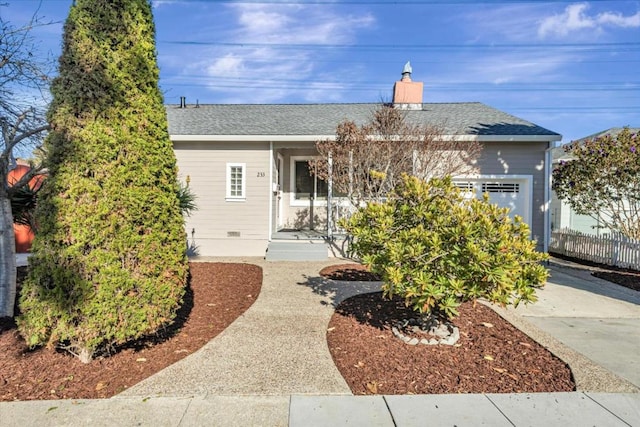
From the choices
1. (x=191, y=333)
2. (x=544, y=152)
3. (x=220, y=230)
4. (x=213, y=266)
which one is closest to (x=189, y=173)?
(x=220, y=230)

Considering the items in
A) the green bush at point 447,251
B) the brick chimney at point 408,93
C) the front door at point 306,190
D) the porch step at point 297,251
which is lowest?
the porch step at point 297,251

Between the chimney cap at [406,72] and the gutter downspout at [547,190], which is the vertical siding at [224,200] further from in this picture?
the gutter downspout at [547,190]

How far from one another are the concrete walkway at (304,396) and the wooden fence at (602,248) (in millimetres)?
Answer: 5716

········

* What is being asked
Rewrite all the records above, changing "choices" to "options" and keeping everything else the same. Omit the pictures.

* Answer below
From the options
1. (x=191, y=333)
2. (x=544, y=152)
3. (x=220, y=230)
4. (x=213, y=266)
which one is closest to (x=189, y=173)?
(x=220, y=230)

Considering the items in
A) the green bush at point 447,251
B) the brick chimney at point 408,93
C) the front door at point 306,190
D) the porch step at point 297,251
which is lowest?
the porch step at point 297,251

Between the chimney cap at [406,72] and the gutter downspout at [547,190], which is the vertical siding at [224,200] further from in this picture?
the gutter downspout at [547,190]

How far from one another are the concrete walkway at (304,396) and the wooden fence at (602,248) (in millimetres)?
Answer: 5716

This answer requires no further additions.